A Dalton licensee has discovered that she is paying a lot more than any other businesses for energy bills – just because she has a pub. SAM CASEY reports
A BARMAID who took over her local pub to save it from the axe is worried about turning the heating on because of sky high bills.
Debbie McVean, who started running the Black Horse at Dalton last month, says energy companies are penalising the trade.
And her claims have been backed by a utilities consultant who says pubs are being charged more for gas and electricity because so many landlords quit without paying their bills.
Mrs McVean said: “A lot of the customers have complained about the pub being cold, but I’m frightened about putting the heating on because of the bills.
“I just don’t know what it’s going to cost me. As soon as I flick the switch to turn it on I have palpitations. I’m worried sick.”
The 36-year-old took over the Black Horse, on Briggate, when previous landlady Mary Ramsden stepped down.
She already had a full-time day job as an area manager for Pound World but feared the pub would shut unless she stepped in.
She appointed a broker to secure a deal with energy companies for her gas and electricity.
“He said because I was a pub I would be paying a hell of a lot more than any other business,” she said.
“For electricity I’m paying 8.4p per kw/h – he said if I was another business he could get me 7p.
“Some companies were asking for bonds, others wouldn’t touch me.
“I think they are penalising pubs. The trade is hard enough without these people jumping on the bandwagon.”
Mrs McVean’s comments come after the Examiner started a series of articles called ‘Death of the local’ about the difficulties faced by local pubs.
She said the Black Horse was a great local pub with the potential to be a thriving success.
She said: “Everyone is pulling together to help out – it’s a real community effort.

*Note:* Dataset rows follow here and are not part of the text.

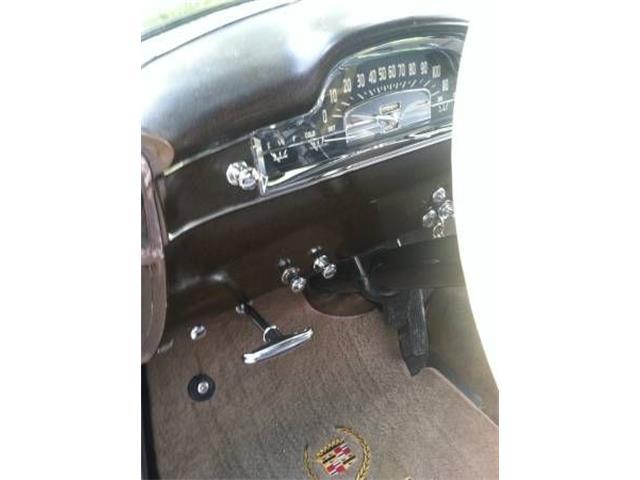 1949 Cadillac Series 62 (CC-1234623) for sale in Cadillac, Michigan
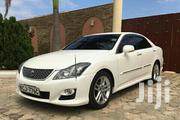 Toyota Crown 2009 White | Cars for sale in Nairobi, Nairobi West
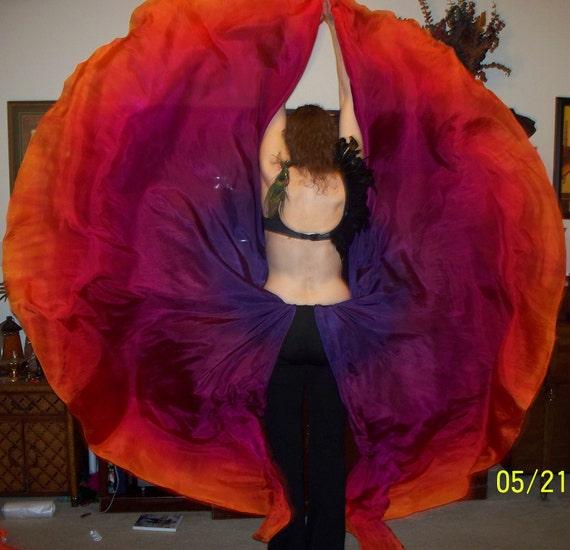 Sahariah's Silk Belly Dance Veils Killer Moths 2 Half Circles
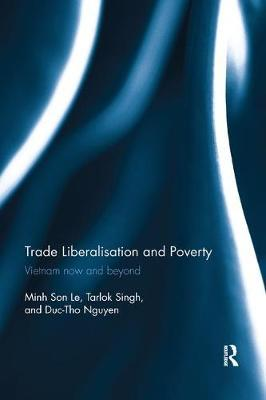 Trade Liberalisation and Poverty by Minh Son Le image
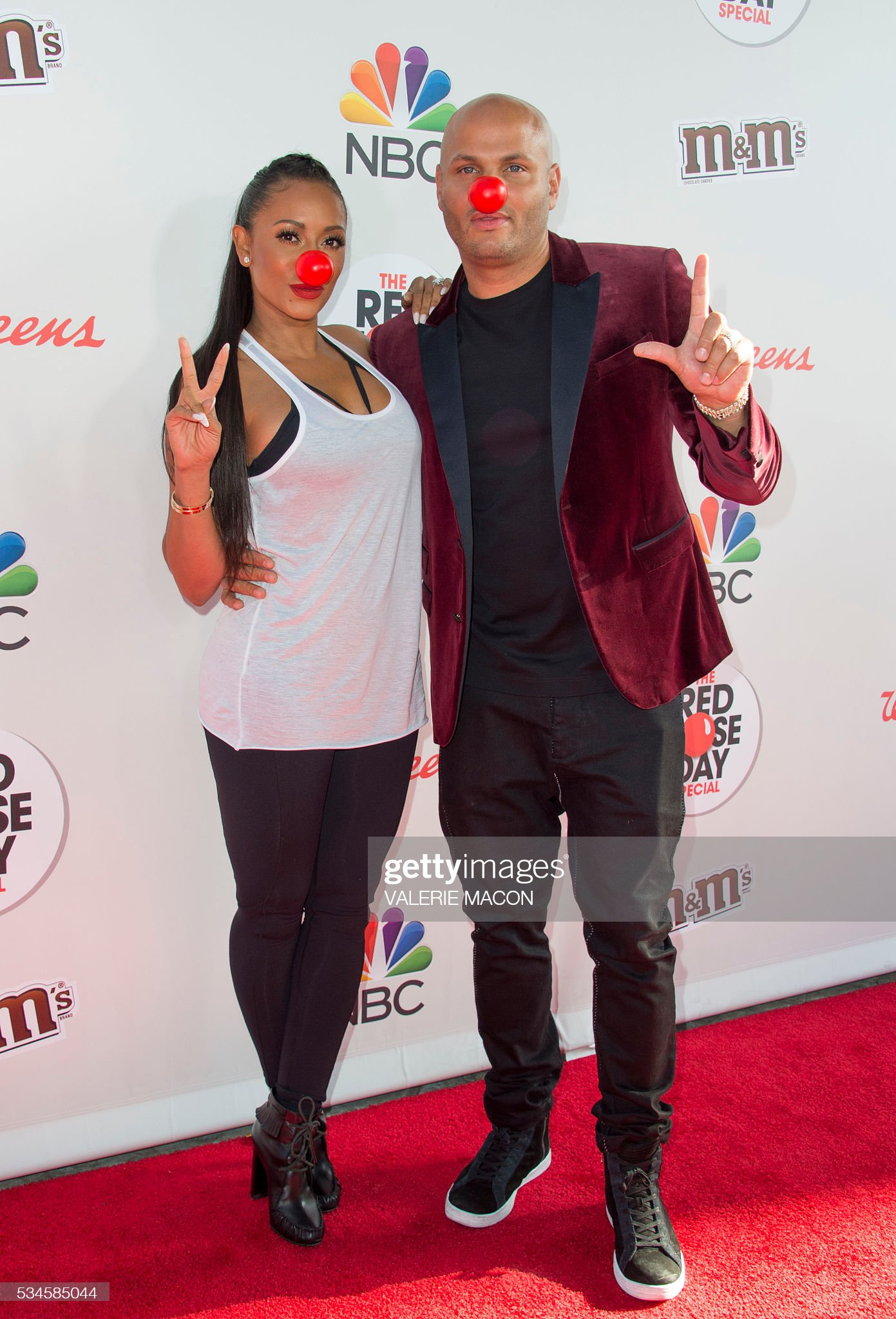 ¿Cuánto mide Stephen Belafonte? - Altura - Real height Actressrecording-artist-mel-b-and-producer-stephen-belafonte-attend-picture-id534585044?s=2048x2048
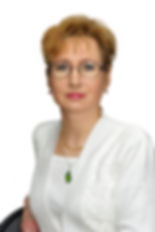 Махрова Анна  Владимировна география.jpg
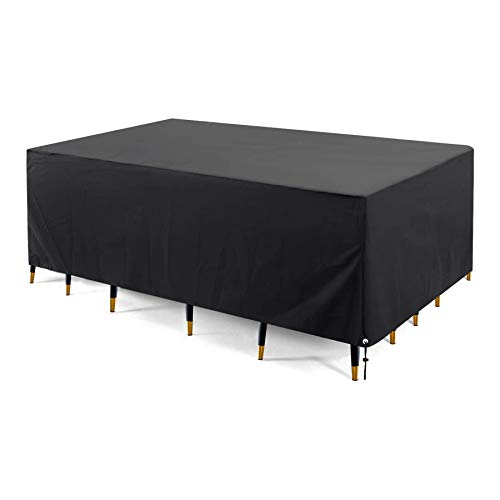 BWBG Patio Furniture Covers Rectangular 420D,180x180x90cm Furniture Covers for Outside Waterproof Garden Table Cover Anti-UV Oxford Fabric Dustproof Outside Dining Set Cover Tear Resistance-Black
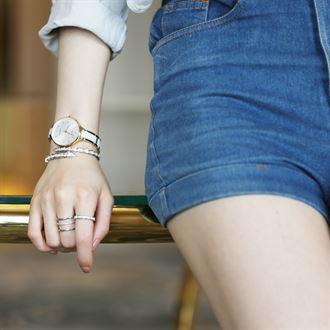 米纳新款时尚简约超薄大表盘陶瓷手表女陶瓷表女表石英表手链表女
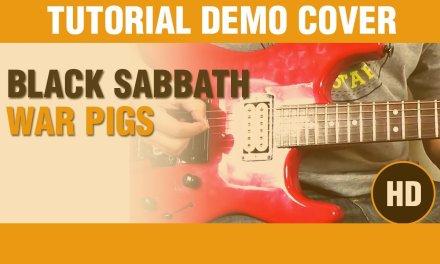 How to play War Pigs – BLACK SABBATH  – Electric Guitar GUITAR LESSON  – DEMO COVER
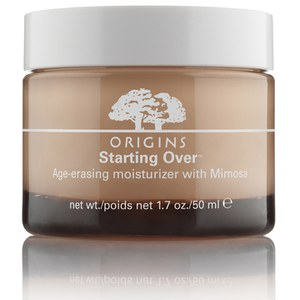 Origins Starting Over Age-Erasing crème hydratante anti-âge avec le mimosa (50ml)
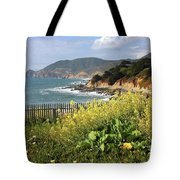 California Coast With Wildflowers And Fence Tote Bag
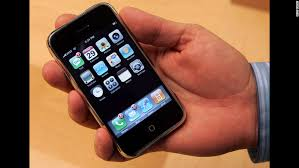 5 ways the iPhone changed our lives CNN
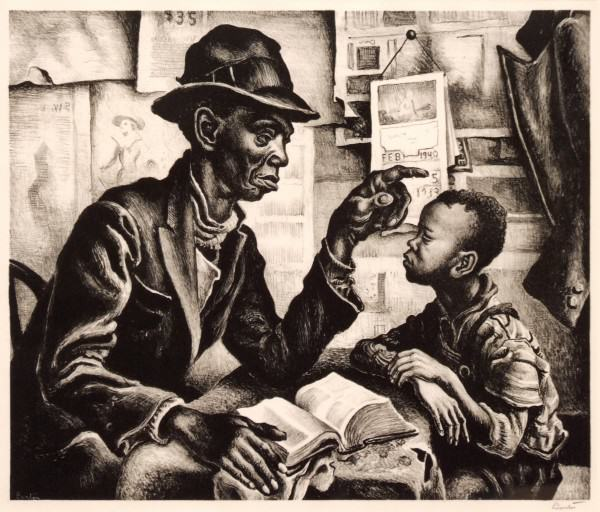 1986.061 | Thomas Hart Benton | PRODIGAL SON | lithograph on paper | 10-1/8 x 13-1/4"
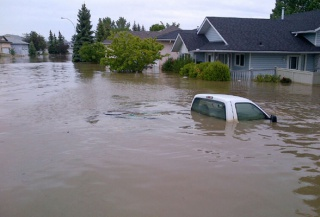Innondation, alberta, canada 37069910highriver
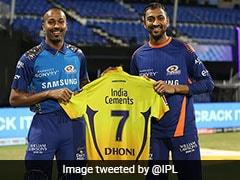 "IPL 2020, CSK vs MI: MS Dhoni Gives Away His ""No. 7"" CSK Jersey To Hardik, Krunal Pandya"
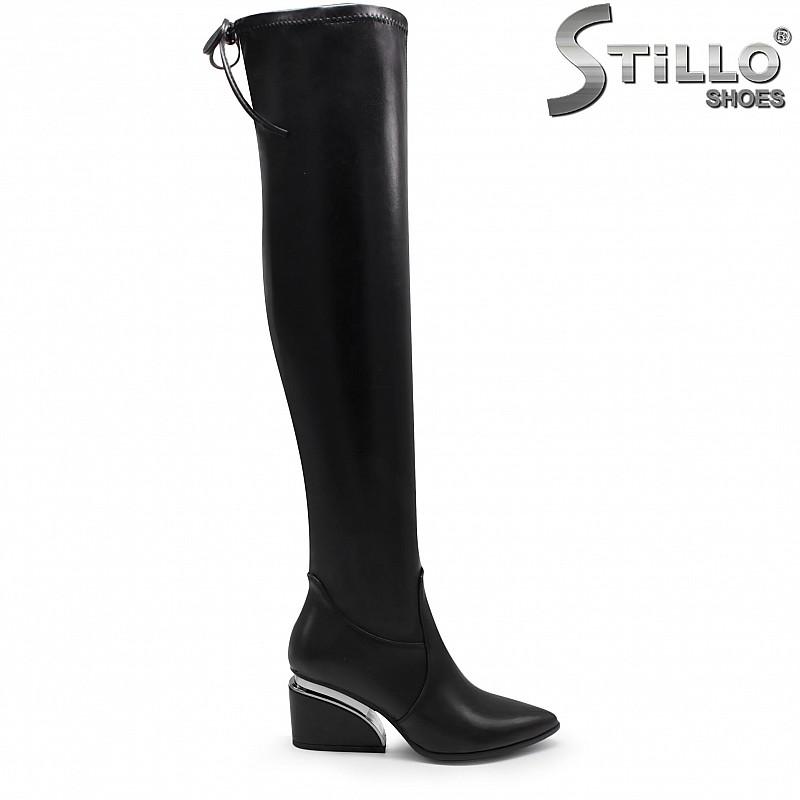 Дамски ластични чизми на среден ток – 35917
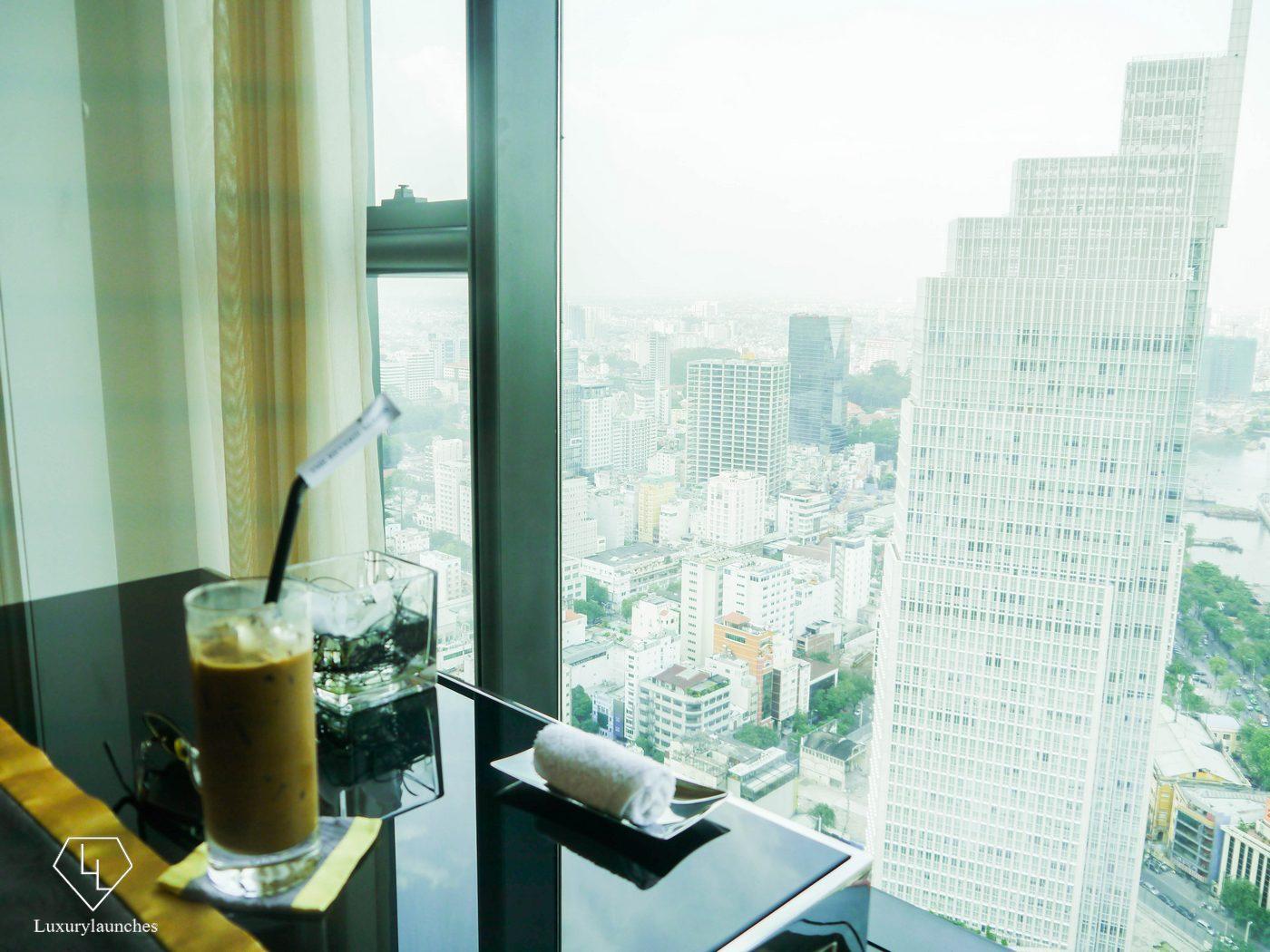 Hotel Review - The Reverie Saigon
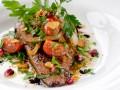 Жареное мясо: ТОП-5 рецептов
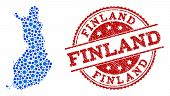 Compositions Of Blue Map Of Finland And Red Grunge Stamp Seal. Mosaic Map Of Finland Is Created With poster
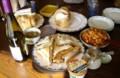 [買物] 友人宅にてサンドイッチ・ランチ。スープとサラダもあるよ〜。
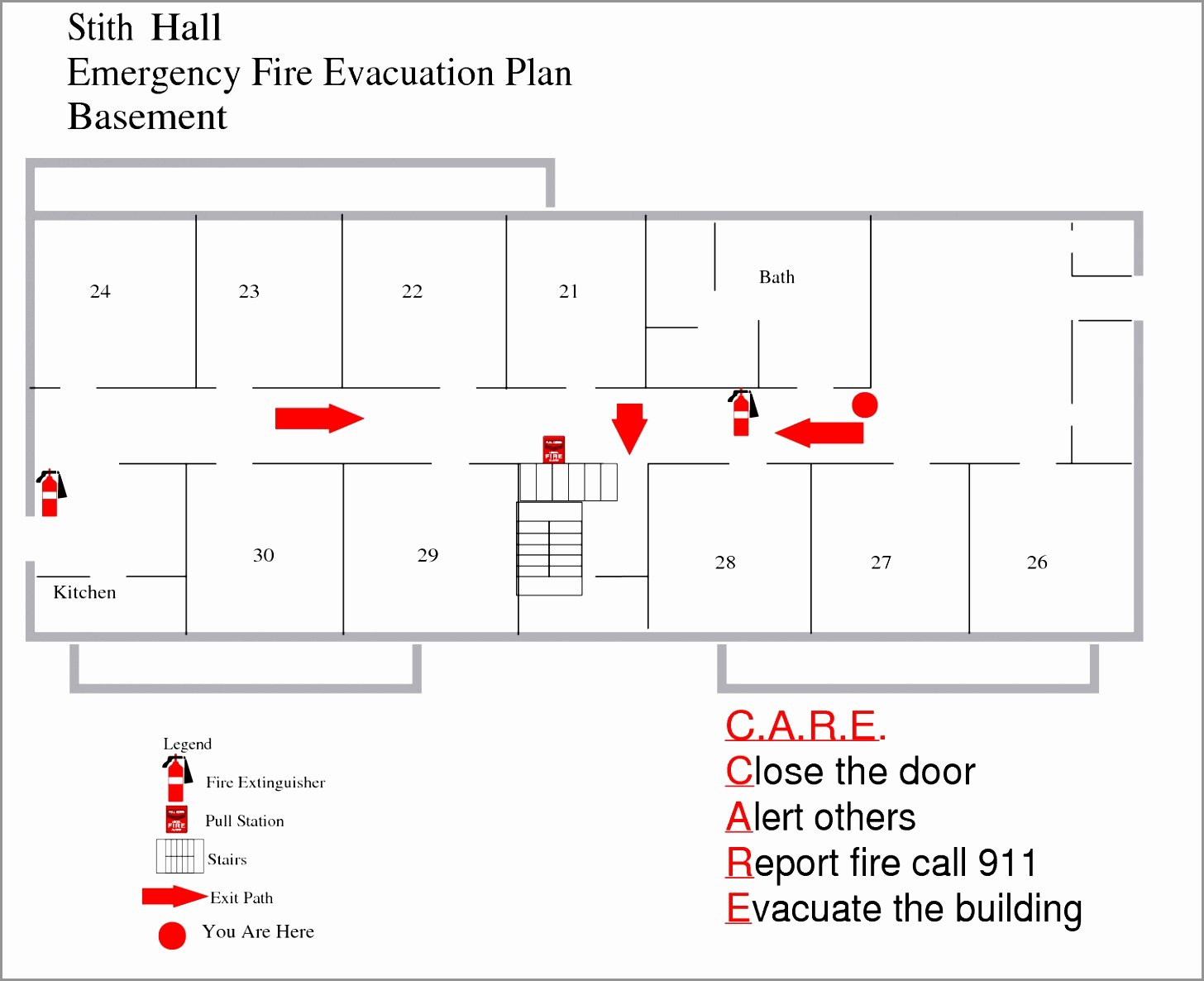Home Evacuation Plan Template Unique 12 Home Fire Evacuation Plan Template Ierde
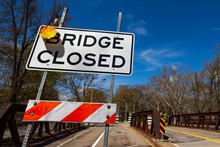 Bridge Closed Sign On USA Local Road In Pittsburg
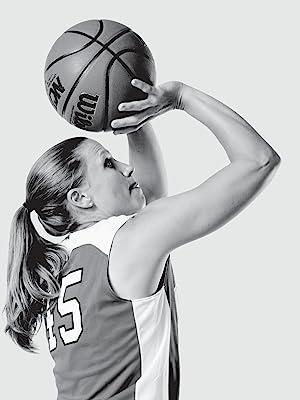 Wilson Basketball; NCAA Basketball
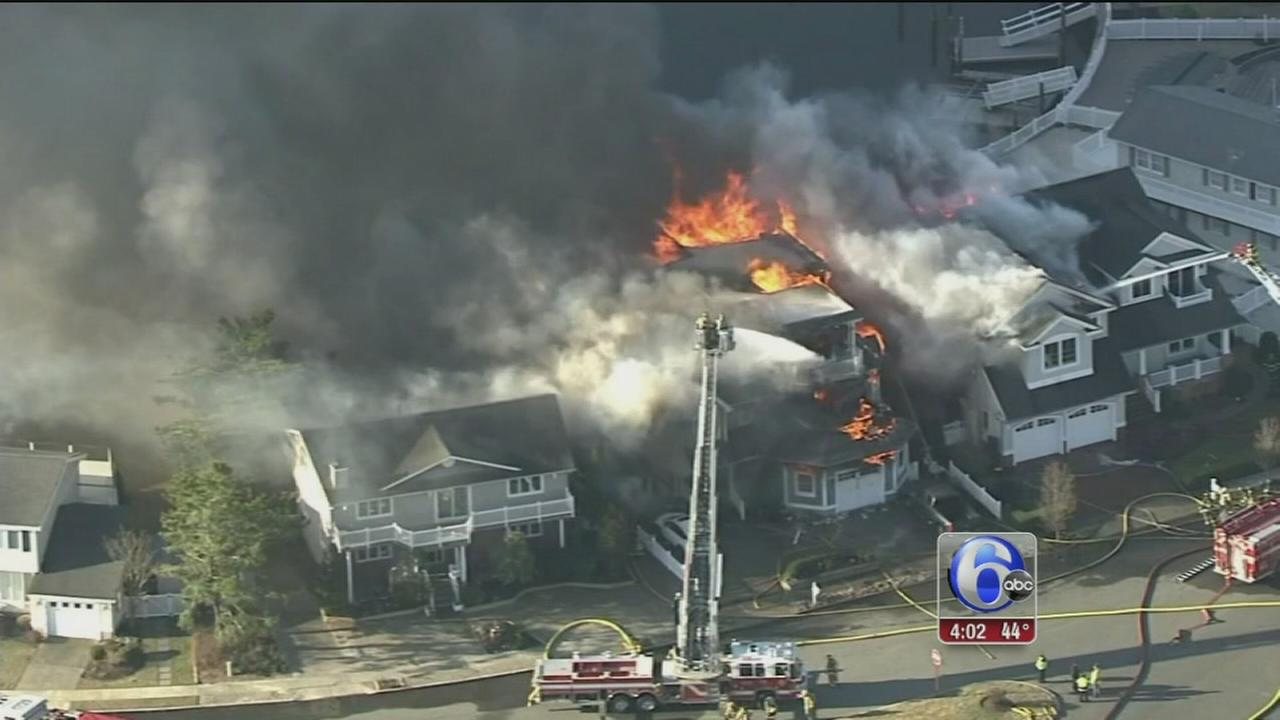 Homes destroyed by fire in Avalon, NJ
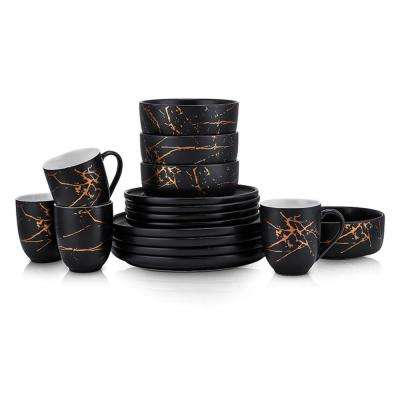 16-Piece Casual Gold and Black Porcelain Dinnerware Set (Set for 4)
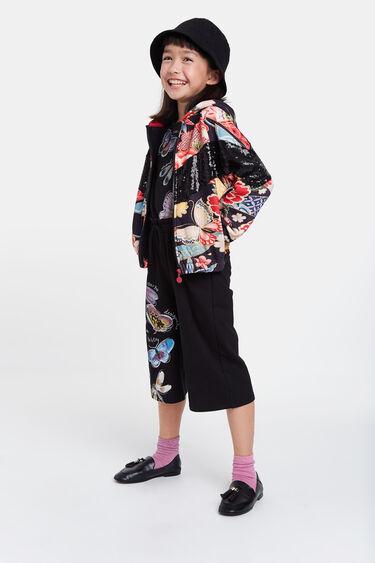 Short hooded jacket | Desigual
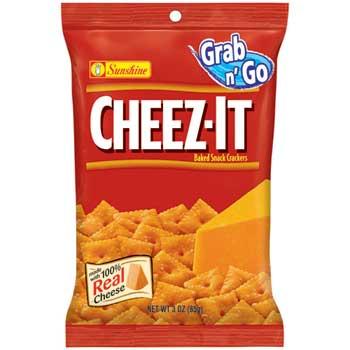 Cheez-It® Baked Snack Crackers, Original Grab n'Go, 3 oz. Bag, 60/CS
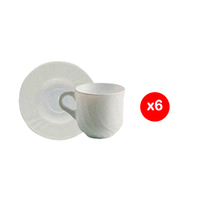 Bormioli Ebro Cup Tea 6 Pieces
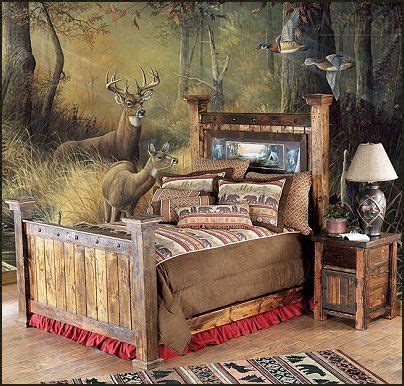 Rustic cabin bedroom decorating ideas great ideas for the house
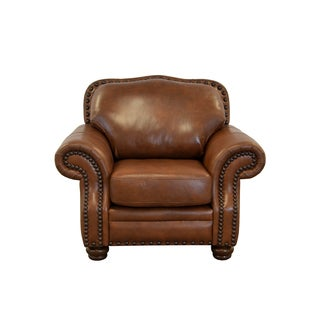 Parker Genuine Top Grain Leather Nailhead Trimmed Armchair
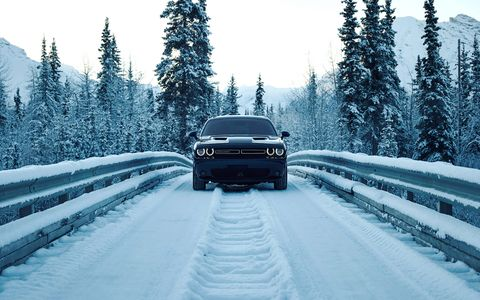 The Challenger GT comes with the Pentastar 3.6-liter V6 rated at 305 hp and 268 lb-ft of torque.
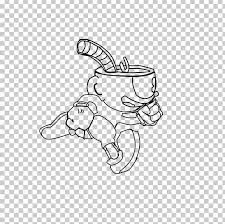 Drawing Character Line Art Coloring Book Png Clipart Angle Arm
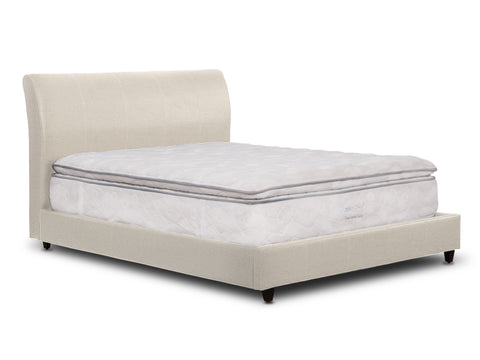 Cama Paris V1 C/Charcoal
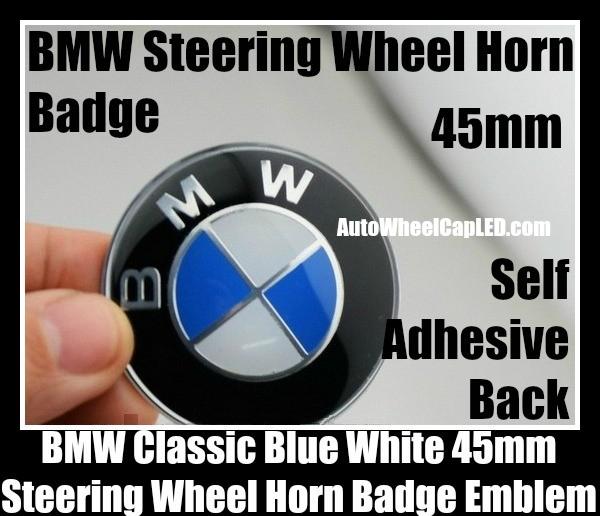 BMW Classic Blue White Steering Wheel Horn Emblem Roundel Badge 45mm Aluminium Alloy Self Adhesive Back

“I do want to make some money out of it or I wouldn’t be doing it, but I didn’t want to see it shut because it’s a great pub.
“It’s being given a clean-up and a bit of a makeover, the brewery has been really good and made allowances. I want to do food and create revenue and get the place going.
“We just need to get more people coming in.”
The smoking ban and rising beer prices had driven people away from local pubs, she said.
Barney Brennan, who runs consultancy firm Kilby Utilities and negotiates with energy companies, accused energy firms of “ripping off” pubs.
He added: “It’s really terrible – it’s out of hand at the moment. People coming into the pub trade haven’t got a chance.
“The problem is the turnover – pubs are changing hands every six months. Breweries are letting people in that they wouldn’t have touched a few years ago, people who have no experience and are naive.
“Within six months they are out and haven’t paid their bills and the good, conscientious traders get penalised.”